A comment from a reader has prompted this post on a diminutive, but familiar local wildflower. Early Nancy turns out to be a pretty interesting plant. The male and female flowers are almost always borne on separate plants, with the photographs below showing the clear sexual differences between the flowers.
The scientific name for Early Nancy is Wurmbea dioica. Apparently “Wurmbea” comes from the name of a Dutchman from Java of the 18th century, F. van Wurmb, who was a naturalist, amateur botanist and merchant; “dioica” comes from the Greek and means “two houses”, referring to the plant’s habit of having male and female reproductive organs on separate plants (Bedingfield, 2003)

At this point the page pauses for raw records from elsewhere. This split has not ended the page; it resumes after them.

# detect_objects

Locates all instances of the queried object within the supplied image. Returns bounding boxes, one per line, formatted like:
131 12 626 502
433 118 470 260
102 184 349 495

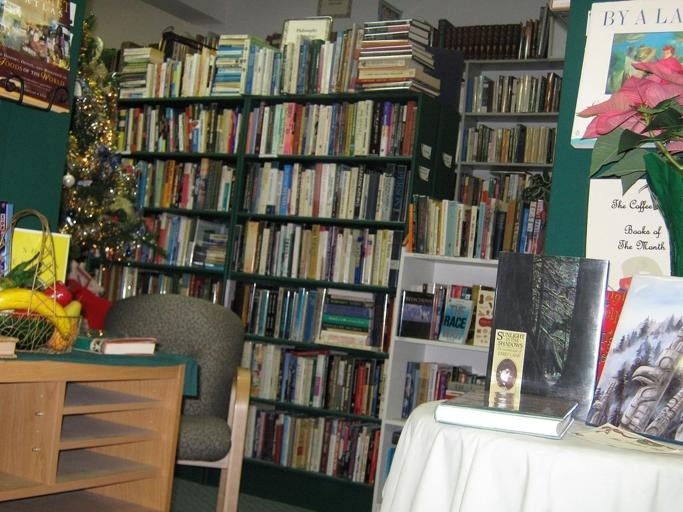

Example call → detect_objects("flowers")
577 54 683 197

Research on the species in Western Australia revealed some fascinating insights. A study published in the journal Ecology (Case and Barrett, 2001), found that within the same area, monomorphic (cosexual) and dimorphic (male and female) populations of Early Nancy were present.
The authors noted … “Unisexuals flowered in late June and early July, and were widespread at low density throughout the drier areas of the study site, while smaller high-density patches of cosexuals flowered in late July and early August in wetter microsites, hence there was minimal opportunity for reproductive interactions between plants of the two sexual systems”. These strategies were explained in terms of an evolutionary response to maintain genetic and ecological differentiation between the sexual systems by restricting opportunities for hybridisation.
You’ll need to read the paper to get the full story … I must admit it nearly did my head in but I have even greater admiration for Early Nancy after learning more about it.
1. Early Nancy – an early starter in spring, by Michael Bedingfield (First printed in the Friends of the Grasslands Newsletter 2003)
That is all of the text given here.